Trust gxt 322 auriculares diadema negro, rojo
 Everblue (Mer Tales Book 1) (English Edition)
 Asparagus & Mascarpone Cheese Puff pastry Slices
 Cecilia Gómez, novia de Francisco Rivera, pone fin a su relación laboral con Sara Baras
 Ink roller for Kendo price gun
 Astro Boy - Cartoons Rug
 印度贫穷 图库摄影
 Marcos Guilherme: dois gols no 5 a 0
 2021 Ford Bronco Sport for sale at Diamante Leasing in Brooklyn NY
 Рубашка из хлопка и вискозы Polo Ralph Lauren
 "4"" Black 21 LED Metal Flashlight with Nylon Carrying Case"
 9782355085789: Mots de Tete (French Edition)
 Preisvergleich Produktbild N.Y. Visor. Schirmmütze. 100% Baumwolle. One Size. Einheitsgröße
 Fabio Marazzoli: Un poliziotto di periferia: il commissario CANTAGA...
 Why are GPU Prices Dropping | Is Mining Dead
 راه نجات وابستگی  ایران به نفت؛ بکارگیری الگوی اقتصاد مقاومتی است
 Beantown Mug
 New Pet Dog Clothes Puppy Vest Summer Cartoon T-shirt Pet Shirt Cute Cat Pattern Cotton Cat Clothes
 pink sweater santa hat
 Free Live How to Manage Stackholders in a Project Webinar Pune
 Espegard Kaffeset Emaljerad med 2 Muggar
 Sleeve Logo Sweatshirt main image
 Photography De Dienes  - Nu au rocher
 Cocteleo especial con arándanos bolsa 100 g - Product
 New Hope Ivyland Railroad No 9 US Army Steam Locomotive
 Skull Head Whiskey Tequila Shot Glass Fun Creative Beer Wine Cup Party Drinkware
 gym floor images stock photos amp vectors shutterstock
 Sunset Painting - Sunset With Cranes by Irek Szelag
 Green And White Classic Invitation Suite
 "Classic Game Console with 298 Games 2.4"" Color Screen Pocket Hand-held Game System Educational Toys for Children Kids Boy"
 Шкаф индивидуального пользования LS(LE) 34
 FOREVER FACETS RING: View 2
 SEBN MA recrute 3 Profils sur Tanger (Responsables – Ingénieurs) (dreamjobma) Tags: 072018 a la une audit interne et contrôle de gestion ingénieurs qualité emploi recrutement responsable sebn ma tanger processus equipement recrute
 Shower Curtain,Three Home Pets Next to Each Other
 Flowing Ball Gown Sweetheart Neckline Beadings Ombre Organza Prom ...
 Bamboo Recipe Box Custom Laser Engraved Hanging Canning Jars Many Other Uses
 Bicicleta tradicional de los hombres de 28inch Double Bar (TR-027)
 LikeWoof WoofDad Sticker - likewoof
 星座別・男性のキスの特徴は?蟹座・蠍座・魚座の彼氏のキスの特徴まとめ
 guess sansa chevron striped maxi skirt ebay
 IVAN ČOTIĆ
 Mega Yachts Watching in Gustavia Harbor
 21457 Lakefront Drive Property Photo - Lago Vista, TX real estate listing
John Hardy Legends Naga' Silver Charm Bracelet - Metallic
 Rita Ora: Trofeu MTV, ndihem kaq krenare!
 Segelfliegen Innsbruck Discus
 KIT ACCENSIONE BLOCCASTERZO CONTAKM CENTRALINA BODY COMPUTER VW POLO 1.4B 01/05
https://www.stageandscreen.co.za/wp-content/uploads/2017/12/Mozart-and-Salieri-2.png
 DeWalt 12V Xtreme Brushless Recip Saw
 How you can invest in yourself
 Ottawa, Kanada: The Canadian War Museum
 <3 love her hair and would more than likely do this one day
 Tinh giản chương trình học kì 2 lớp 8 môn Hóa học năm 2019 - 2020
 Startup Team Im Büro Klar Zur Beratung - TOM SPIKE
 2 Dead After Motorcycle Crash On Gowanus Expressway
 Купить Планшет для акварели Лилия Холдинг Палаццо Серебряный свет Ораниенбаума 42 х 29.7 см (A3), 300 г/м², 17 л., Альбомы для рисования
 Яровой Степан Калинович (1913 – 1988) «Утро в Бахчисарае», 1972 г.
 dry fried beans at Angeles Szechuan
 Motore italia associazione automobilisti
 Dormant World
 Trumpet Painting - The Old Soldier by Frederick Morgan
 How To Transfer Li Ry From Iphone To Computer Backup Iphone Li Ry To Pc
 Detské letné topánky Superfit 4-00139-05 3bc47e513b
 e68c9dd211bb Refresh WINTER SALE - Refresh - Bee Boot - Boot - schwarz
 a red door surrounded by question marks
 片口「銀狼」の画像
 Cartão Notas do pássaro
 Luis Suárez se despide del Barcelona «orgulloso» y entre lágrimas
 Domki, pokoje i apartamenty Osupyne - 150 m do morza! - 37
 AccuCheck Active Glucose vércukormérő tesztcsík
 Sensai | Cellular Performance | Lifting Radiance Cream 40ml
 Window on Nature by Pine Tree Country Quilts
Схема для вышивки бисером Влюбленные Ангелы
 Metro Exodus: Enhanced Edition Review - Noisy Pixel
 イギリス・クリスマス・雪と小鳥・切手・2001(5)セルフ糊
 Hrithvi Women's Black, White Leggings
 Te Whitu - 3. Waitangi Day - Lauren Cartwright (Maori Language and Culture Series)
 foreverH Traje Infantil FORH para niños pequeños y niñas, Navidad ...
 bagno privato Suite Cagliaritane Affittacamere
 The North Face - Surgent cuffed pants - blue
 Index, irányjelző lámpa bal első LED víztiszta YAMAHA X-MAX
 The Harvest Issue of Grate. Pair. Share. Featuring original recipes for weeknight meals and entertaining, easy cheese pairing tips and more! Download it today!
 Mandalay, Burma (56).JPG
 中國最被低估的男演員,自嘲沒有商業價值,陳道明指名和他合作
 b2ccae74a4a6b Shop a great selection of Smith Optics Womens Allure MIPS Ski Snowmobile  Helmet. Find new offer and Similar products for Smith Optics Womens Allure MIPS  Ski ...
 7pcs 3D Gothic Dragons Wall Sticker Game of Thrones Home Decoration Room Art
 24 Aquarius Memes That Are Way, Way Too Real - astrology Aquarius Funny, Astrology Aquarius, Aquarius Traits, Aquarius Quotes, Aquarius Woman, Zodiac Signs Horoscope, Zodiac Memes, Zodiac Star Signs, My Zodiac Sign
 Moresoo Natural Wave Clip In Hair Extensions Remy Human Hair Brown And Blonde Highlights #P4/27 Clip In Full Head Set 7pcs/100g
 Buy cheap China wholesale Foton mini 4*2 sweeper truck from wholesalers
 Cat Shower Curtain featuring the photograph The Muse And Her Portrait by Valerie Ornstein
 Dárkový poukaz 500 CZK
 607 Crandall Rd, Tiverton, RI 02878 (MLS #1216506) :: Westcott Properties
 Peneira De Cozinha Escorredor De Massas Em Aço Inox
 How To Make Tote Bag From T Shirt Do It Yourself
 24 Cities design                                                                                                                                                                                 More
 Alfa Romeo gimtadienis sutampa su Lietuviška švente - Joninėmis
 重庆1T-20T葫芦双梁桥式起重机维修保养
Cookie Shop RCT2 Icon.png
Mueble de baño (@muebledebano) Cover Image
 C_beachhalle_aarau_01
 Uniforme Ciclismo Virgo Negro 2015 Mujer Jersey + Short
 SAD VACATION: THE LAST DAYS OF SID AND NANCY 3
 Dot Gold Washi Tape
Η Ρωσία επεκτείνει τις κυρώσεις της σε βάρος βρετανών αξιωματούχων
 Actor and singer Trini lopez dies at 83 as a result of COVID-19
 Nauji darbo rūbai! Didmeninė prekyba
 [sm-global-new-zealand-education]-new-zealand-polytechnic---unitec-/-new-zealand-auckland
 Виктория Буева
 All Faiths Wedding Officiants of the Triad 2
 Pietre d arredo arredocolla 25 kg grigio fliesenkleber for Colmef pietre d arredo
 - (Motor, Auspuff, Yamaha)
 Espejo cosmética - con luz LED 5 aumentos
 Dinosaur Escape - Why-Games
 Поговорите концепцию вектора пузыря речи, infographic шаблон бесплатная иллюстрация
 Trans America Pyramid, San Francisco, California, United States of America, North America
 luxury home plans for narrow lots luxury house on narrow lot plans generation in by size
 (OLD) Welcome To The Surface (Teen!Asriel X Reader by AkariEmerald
= = = = =
Look above and repeat, character for character, the lines from the first one to the line with "Fabio Marazzoli: Un", counting both.

Result for this exercise >>
Trust gxt 322 auriculares diadema negro, rojo
 Everblue (Mer Tales Book 1) (English Edition)
 Asparagus & Mascarpone Cheese Puff pastry Slices
 Cecilia Gómez, novia de Francisco Rivera, pone fin a su relación laboral con Sara Baras
 Ink roller for Kendo price gun
 Astro Boy - Cartoons Rug
 印度贫穷 图库摄影
 Marcos Guilherme: dois gols no 5 a 0
 2021 Ford Bronco Sport for sale at Diamante Leasing in Brooklyn NY
 Рубашка из хлопка и вискозы Polo Ralph Lauren
 "4"" Black 21 LED Metal Flashlight with Nylon Carrying Case"
 9782355085789: Mots de Tete (French Edition)
 Preisvergleich Produktbild N.Y. Visor. Schirmmütze. 100% Baumwolle. One Size. Einheitsgröße
 Fabio Marazzoli: Un poliziotto di periferia: il commissario CANTAGA...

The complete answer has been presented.